Filter out all lines without the word "required" from the data below, please, and copy the rest.

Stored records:
•••••

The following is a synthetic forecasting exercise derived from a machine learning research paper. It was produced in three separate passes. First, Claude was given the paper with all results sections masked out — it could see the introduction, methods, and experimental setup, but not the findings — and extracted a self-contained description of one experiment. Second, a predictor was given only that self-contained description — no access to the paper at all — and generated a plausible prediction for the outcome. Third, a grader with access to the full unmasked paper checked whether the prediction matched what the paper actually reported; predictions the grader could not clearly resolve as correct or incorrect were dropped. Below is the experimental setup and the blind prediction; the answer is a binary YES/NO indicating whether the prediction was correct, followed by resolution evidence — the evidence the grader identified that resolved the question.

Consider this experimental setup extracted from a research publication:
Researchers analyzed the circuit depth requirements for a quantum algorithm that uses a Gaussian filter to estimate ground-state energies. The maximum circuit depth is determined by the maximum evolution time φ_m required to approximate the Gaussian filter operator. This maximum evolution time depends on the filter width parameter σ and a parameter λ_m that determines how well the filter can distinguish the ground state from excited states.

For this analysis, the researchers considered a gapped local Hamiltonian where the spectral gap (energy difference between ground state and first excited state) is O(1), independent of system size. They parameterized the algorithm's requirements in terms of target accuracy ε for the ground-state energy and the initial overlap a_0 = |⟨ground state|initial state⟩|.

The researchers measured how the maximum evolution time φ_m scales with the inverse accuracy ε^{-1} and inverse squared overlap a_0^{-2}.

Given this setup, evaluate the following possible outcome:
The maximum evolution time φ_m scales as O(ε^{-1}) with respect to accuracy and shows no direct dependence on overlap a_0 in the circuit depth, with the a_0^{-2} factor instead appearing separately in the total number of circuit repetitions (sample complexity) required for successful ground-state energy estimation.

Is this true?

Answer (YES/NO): NO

•••••

_WRITTEN ANSWER_
Researchers analyzed the circuit depth requirements for a quantum algorithm that uses a Gaussian filter to estimate ground-state energies. The maximum circuit depth is determined by the maximum evolution time φ_m required to approximate the Gaussian filter operator. This maximum evolution time depends on the filter width parameter σ and a parameter λ_m that determines how well the filter can distinguish the ground state from excited states.
The maximum evolution time φ_m scales as O(ε^{-1}) with respect to accuracy and shows no direct dependence on overlap a_0 in the circuit depth, with the a_0^{-2} factor instead appearing separately in the total number of circuit repetitions (sample complexity) required for successful ground-state energy estimation.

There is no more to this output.